The guitar solo is played by Ian Bairnson, best known for his work with Alan Parsons. It is placed rather unobtrusively in the mix, and later engineer Jon Kelly would regret not making the solo a little louder in the mix. The song was significantly re-mixed and given a new lead vocal in 1986 for Bush's greatest-hits album The Whole Story. This version also appeared as the B-side to her 1986 hit "Experiment IV".
Written by Bush when she was 18, the song is based on the novel of the same name. Bush was inspired to write the song by the last ten minutes of a 1967 BBC mini-series based on Wuthering Heights. She then read the book and discovered that she shared her birthday (30 July) with Emily Brontë. Bush reportedly wrote the song, for her album The Kick Inside, within the space of just a few hours late at night.

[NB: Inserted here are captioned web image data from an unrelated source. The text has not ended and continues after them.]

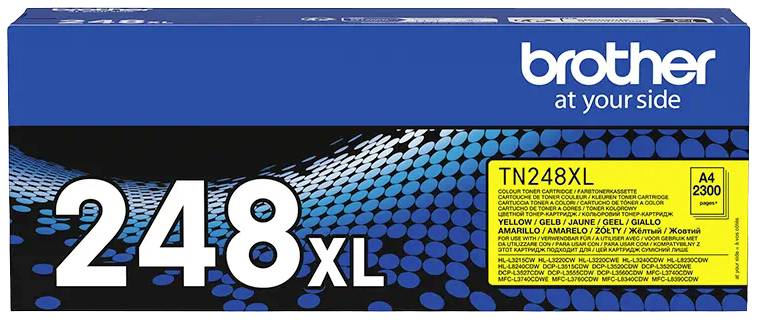 Brother Toner TN-248XLY Original Yellow 2300 Sides TN248XLY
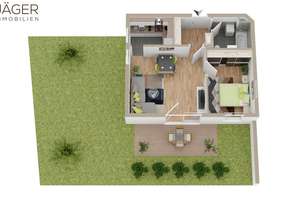 Neuwertige 2-Zimmer-Wohnung mit großem Garten und Energieeffizienz A+ – 80687 Sankt Ulrich, München – Vorschaubild 9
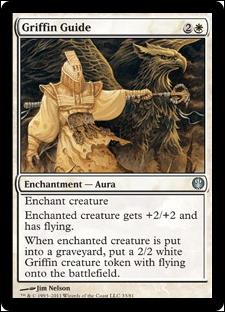 Magic the Gathering: Duel Decks: Knights vs. Dragons (Base Set) card 33 Griffin Guide
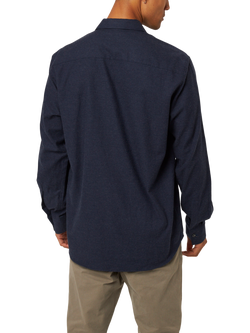 Peregrine Plain Cotton Shirt - view 2, Navy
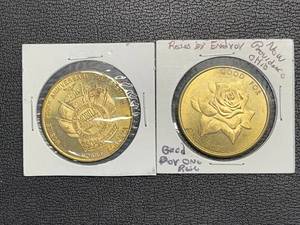 Alabama and Ohio Tokens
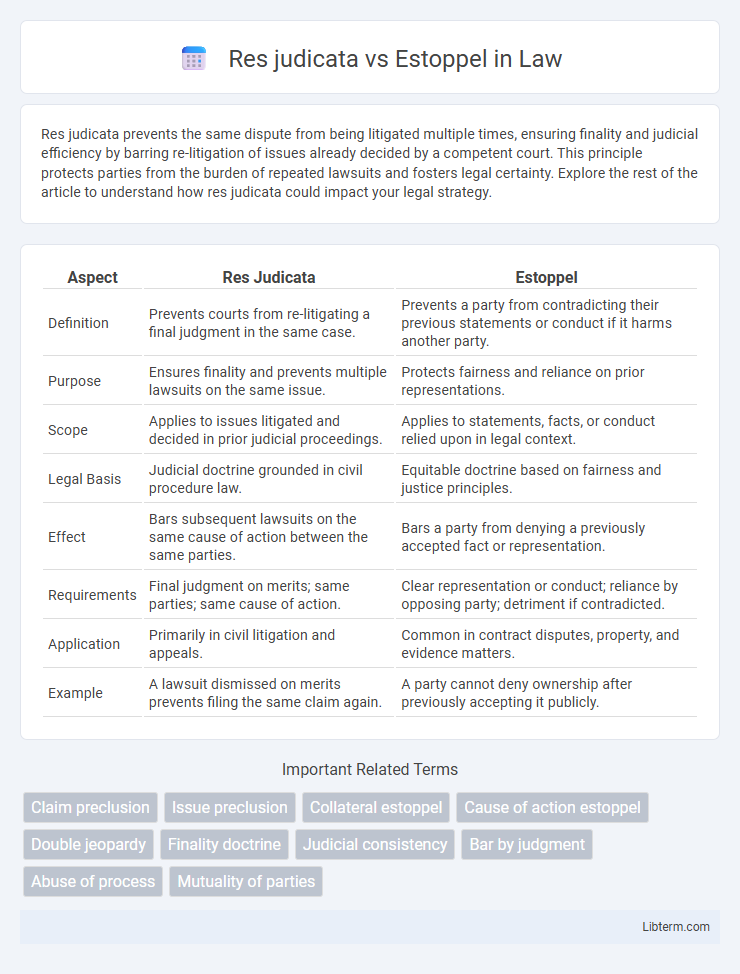 Estoppel vs Res judicata in Law - What is The Difference?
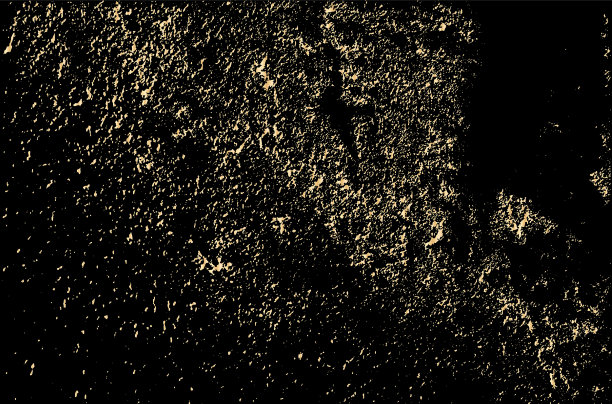 垃圾金色纹理孤立在黑色上图片下载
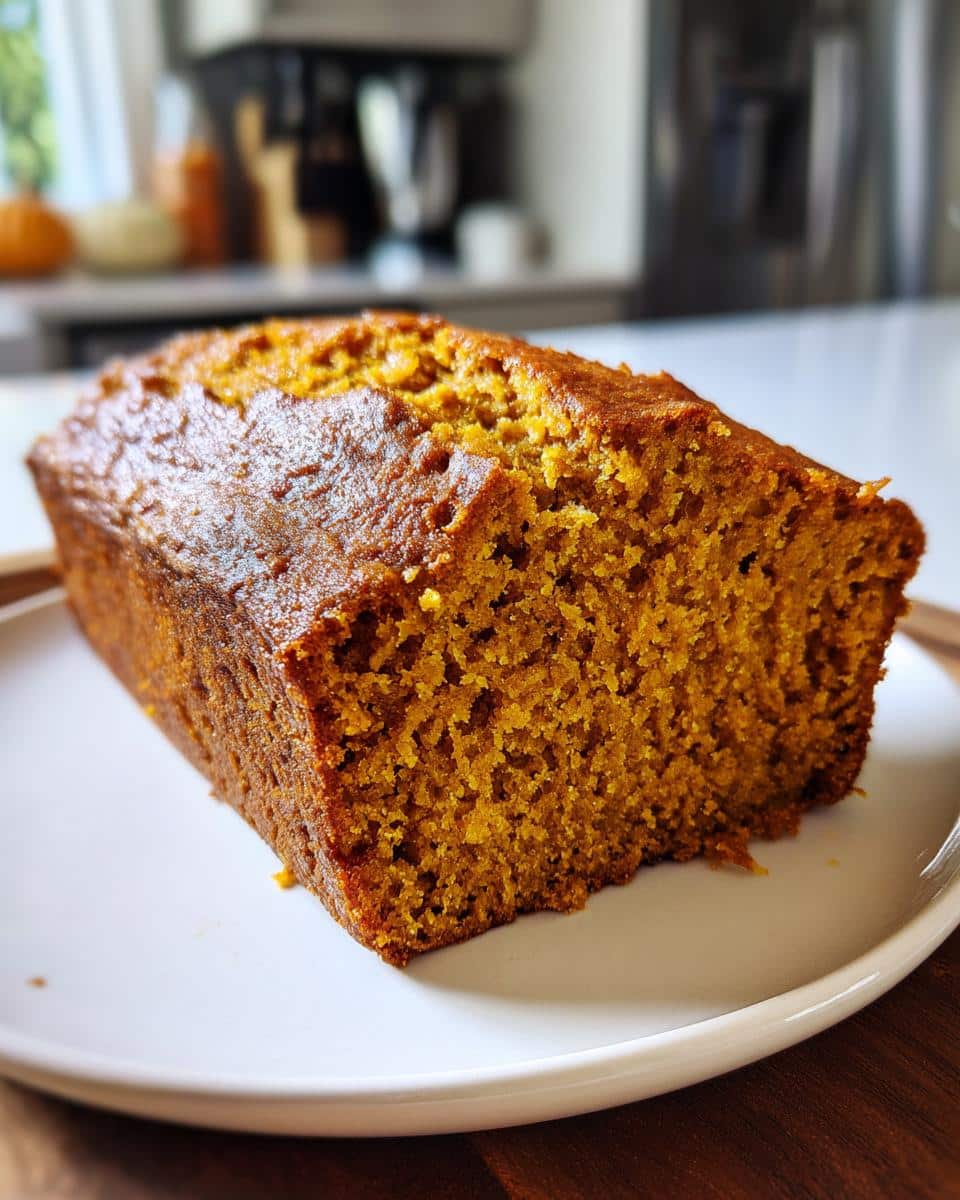 gluten free pumpkin bread - detail 2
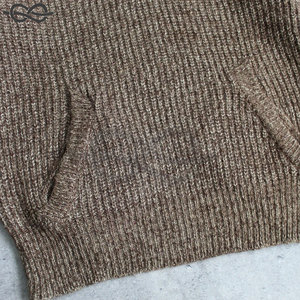 Pull bleu marine minimaliste à fermeture éclair quart personnalisable sweat-shirt mode hiver respirant pour votre marque fabrication OEM - Product Image 3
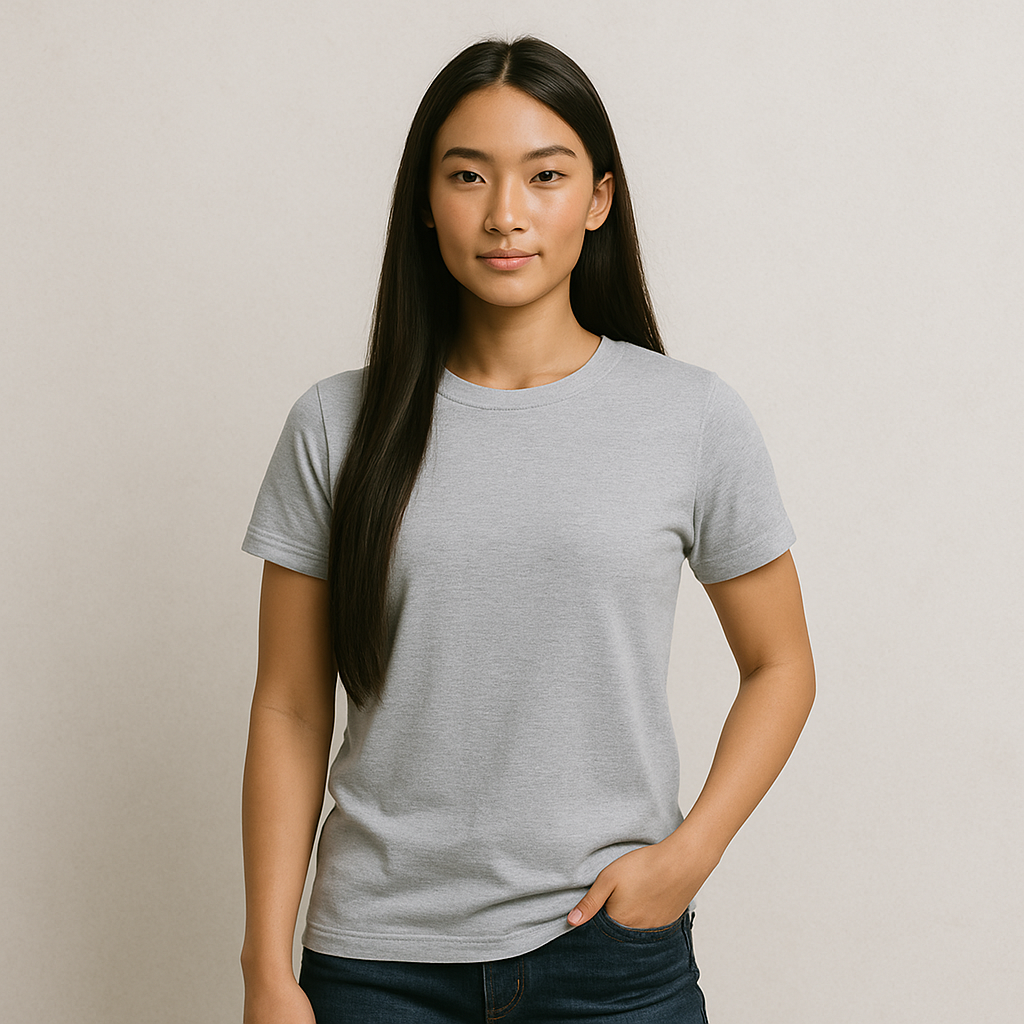 T-SHIRT ATHLETIC HEATHER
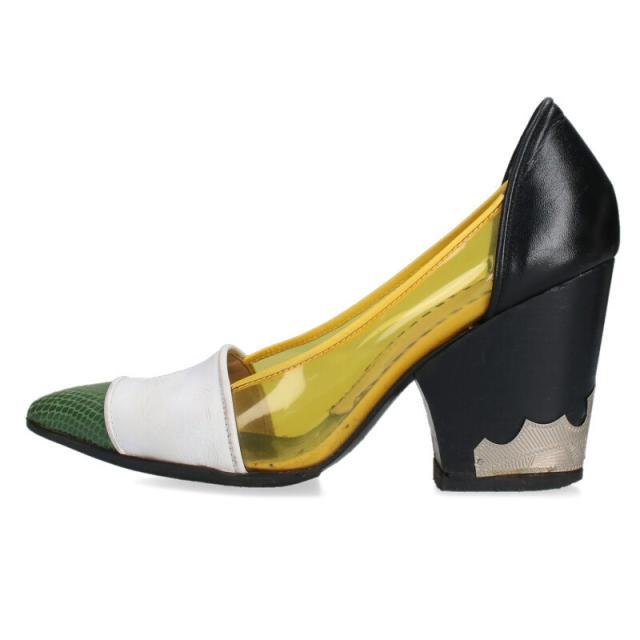 トーガプルラ サイズ:38  TA31-AJ632 メタルパーツビニールパンプス 中古 BS99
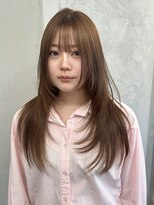 スリーバイベルベット(THREE...by velvet)&nbsp;ダブルカラー♪ブリーチなしカラー/レイヤー/顔周りカット/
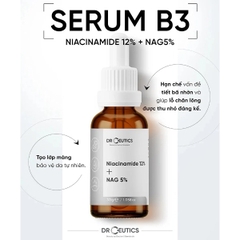 Serum DrCeutics Niacinamide 12%+ NAG 5% Serum Làm Sáng Da, Giảm Thâm Mụn, Kiềm Dầu 30g/100g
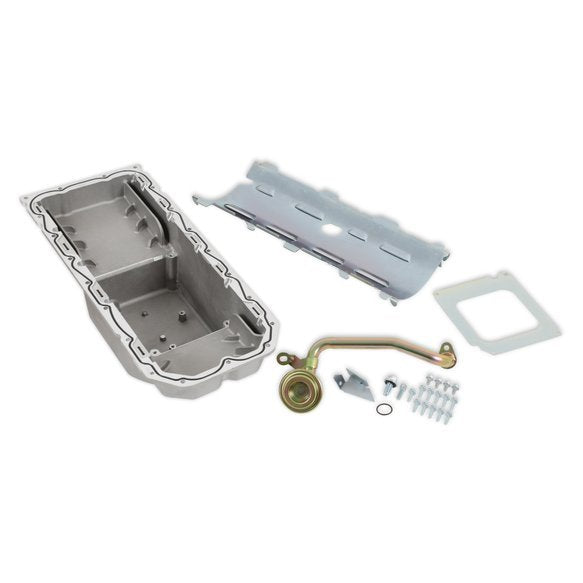 Holley 302-64 Engine Oil Pan Kit for 6.2L Gen III Hemi with Aluminum Center Sump and Baffle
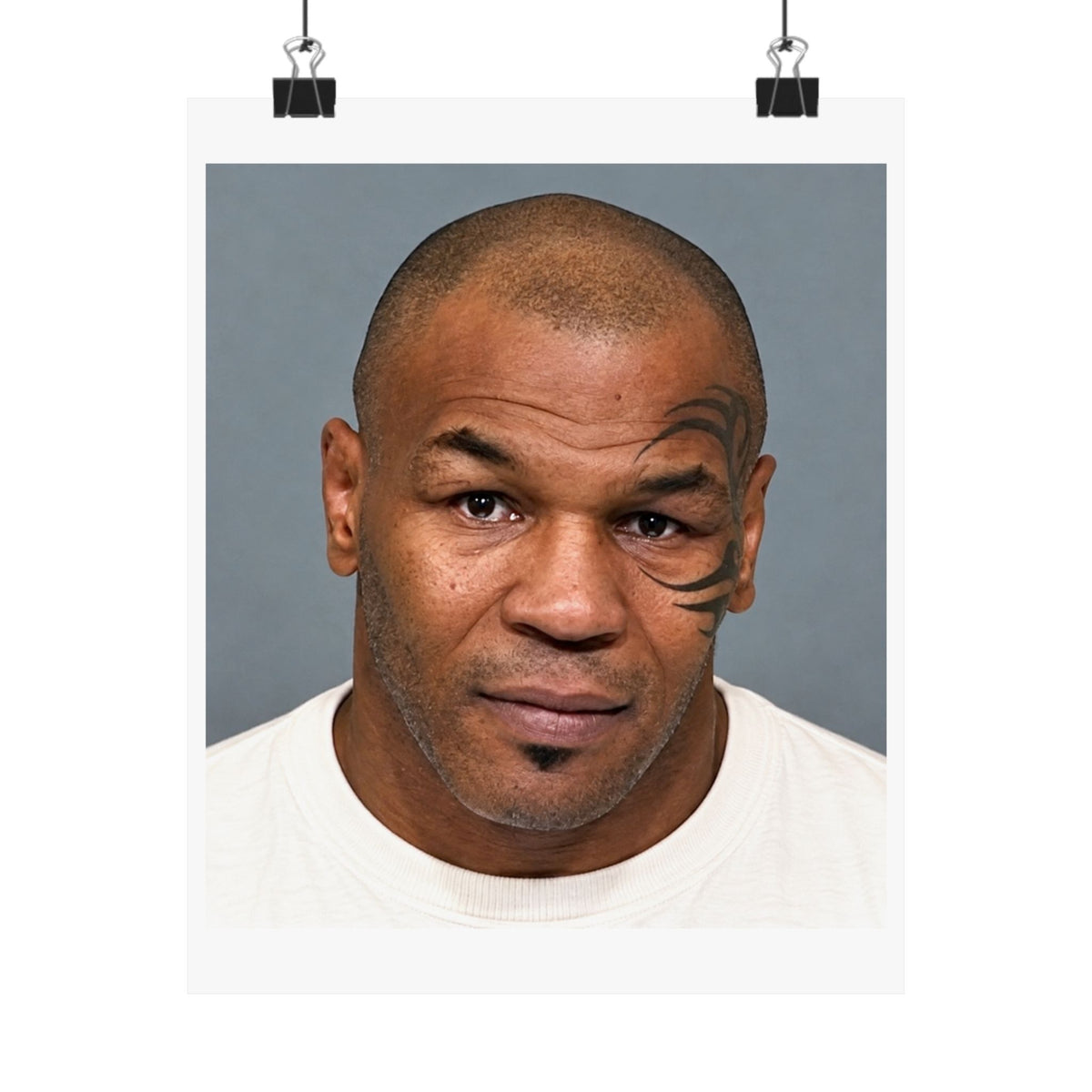 Mike Tyson Mugshot Poster – Matte Wall Art Print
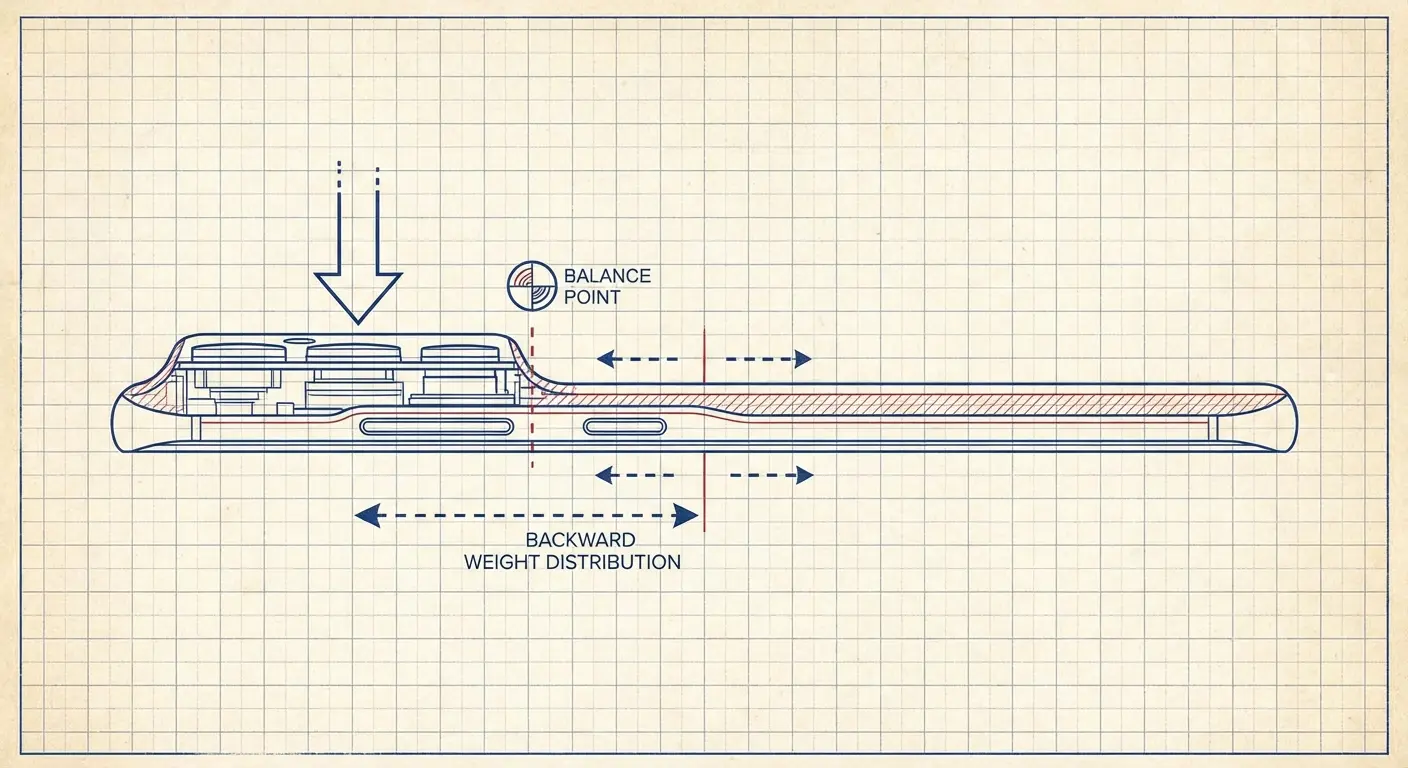 Camera bump impact on phone balance
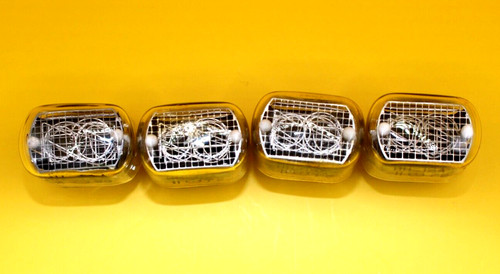 4x IN-12A or IN-12B ИН-12 Soviet Nixie Tubes for Clock / USED / Tested
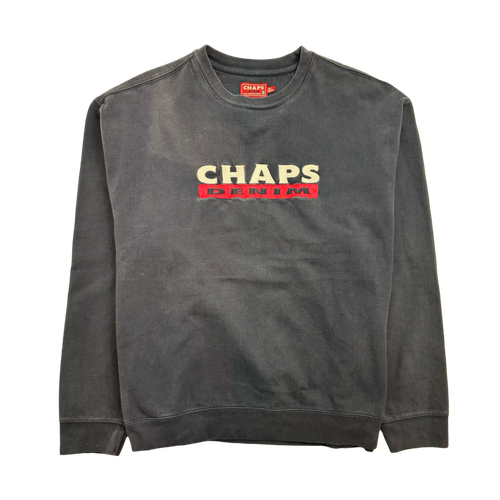 (XL) Vintage Chaps Denim Sweatshirt Navy | Vintage Clothing Store Canada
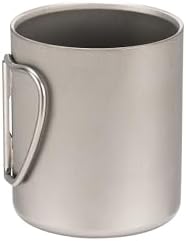 Snow Peak Titanium Double-Wall Insulated Camping Mug – 15.2 fl oz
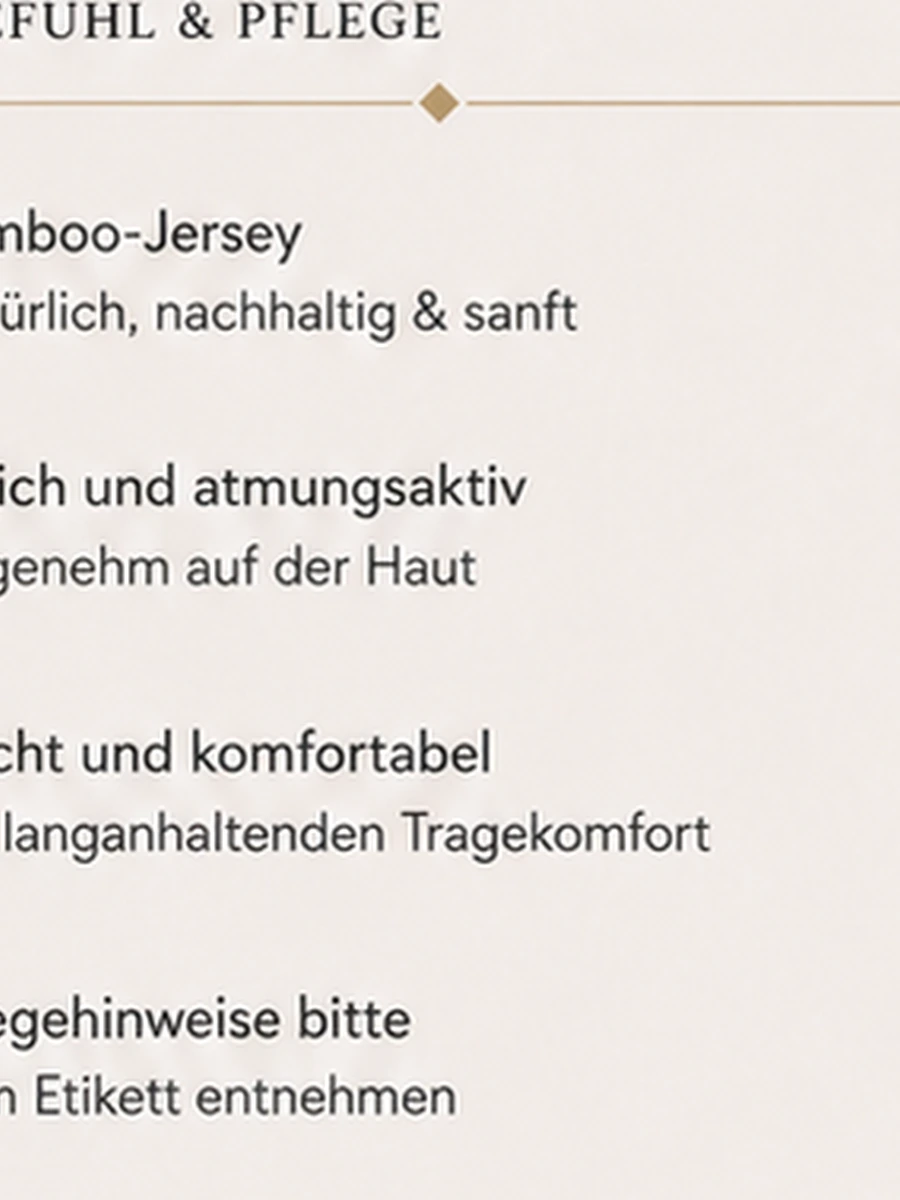 Jersey Bamboo Khimar Medium – Stone – Materialgefühl und Pflege | ZAVRYNE Deutschland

Lyrically, "Wuthering Heights" uses several quotations from Catherine Earnshaw, most notably in the chorus - "Let me in! I'm so cold!" - as well as in the verses, with Catherine's confession to her servant of "bad dreams in the night". It is sung from Catherine's point of view, as she pleads at Heathcliff's window to be allowed in. This romantic scene takes a melancholic turn if one has read Chapter 3 of the original book, as Catherine is in fact a ghost, calling lovingly to Heathcliff from beyond the grave. Catherine's "icy" ghost grabs the hand of the narrator, Mr Lockwood, through the bedroom window, asking him to let her in, so she can be forgiven by her lover Heathcliff, and freed from her own personal purgatory. Critic Simon Reynolds described it as "Gothic romance".